Example of Comprehensive Insurance

Comprehensive insurance works similar to any other type of auto insurance if you need to file a claim. But if you've never had to do so, it helps to have an illustration, so you know what to expect. Here’s an example of how comprehensive insurance works if a driver files a claim for vehicle damages.

Say someone drives a Honda Accord worth $10,000, with a $1,000 comprehensive deductible. If a tornado destroys the car, the driver will receive $9,000 from the insurance company. If they don’t have comprehensive coverage and a tornado destroys the vehicle, the collision and liability portions of the policy won’t cover the damage. The driver will be responsible for the entire $10,000 loss. A driver might have to get a loan to purchase a replacement vehicle or settle for something less expensive if they don’t have $10,000 to spend on an equivalent replacement.
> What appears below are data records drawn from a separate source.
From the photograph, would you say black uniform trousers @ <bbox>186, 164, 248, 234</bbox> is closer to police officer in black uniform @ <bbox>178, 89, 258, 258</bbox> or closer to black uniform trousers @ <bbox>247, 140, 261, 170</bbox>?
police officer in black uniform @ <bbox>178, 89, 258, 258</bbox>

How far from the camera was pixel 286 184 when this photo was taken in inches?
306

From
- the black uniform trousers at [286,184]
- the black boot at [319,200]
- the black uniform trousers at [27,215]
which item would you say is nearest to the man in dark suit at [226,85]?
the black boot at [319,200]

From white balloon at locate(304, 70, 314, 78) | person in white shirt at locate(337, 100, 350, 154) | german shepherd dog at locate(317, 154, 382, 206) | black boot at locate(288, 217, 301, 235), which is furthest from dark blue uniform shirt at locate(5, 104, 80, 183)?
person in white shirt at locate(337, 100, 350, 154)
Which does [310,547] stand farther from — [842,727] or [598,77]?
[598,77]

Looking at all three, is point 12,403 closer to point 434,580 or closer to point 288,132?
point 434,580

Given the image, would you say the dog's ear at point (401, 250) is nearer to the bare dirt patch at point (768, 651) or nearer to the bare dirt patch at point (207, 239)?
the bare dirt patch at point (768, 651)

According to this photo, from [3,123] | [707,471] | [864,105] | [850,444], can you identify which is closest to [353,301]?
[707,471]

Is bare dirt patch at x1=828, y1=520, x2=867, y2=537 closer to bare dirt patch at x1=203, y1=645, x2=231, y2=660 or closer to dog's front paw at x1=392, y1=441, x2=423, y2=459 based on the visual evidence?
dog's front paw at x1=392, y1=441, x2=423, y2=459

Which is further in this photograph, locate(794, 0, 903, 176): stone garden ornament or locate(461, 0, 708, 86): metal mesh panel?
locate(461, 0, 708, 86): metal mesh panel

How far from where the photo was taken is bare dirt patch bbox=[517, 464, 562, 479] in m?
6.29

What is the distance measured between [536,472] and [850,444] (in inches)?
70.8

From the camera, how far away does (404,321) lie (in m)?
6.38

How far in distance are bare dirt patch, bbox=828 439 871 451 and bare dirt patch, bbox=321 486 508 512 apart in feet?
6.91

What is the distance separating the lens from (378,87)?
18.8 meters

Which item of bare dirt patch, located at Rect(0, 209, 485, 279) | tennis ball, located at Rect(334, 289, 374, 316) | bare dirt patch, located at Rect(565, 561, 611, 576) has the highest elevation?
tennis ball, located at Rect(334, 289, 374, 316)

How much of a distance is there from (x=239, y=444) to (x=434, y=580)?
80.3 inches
Seeing an example of comprehensive insurance in action can offer some perspective on how valuable it can be if your car is damaged. If you're leaning more toward the "when to drop comprehensive insurance" side, it's helpful to know how much damages may cost you to repair out of pocket.

The Bottom Line

If you've paid for your vehicle in full, and you can’t afford comprehensive insurance, or you own an older automobile that doesn’t have much value, you might feel that you're at low risk of non-collision damage. In this case, you might choose to skip comprehensive insurance. Or, if you prefer to self-insure, then you might also decide not to purchase comprehensive insurance.

But remember that in this instance, forgoing comprehensive coverage means you could end up with a steep repair bill if your car is damaged. So weigh the costs of any potential repairs against what you might pay in terms of premiums or deductibles to maintain comprehensive coverage.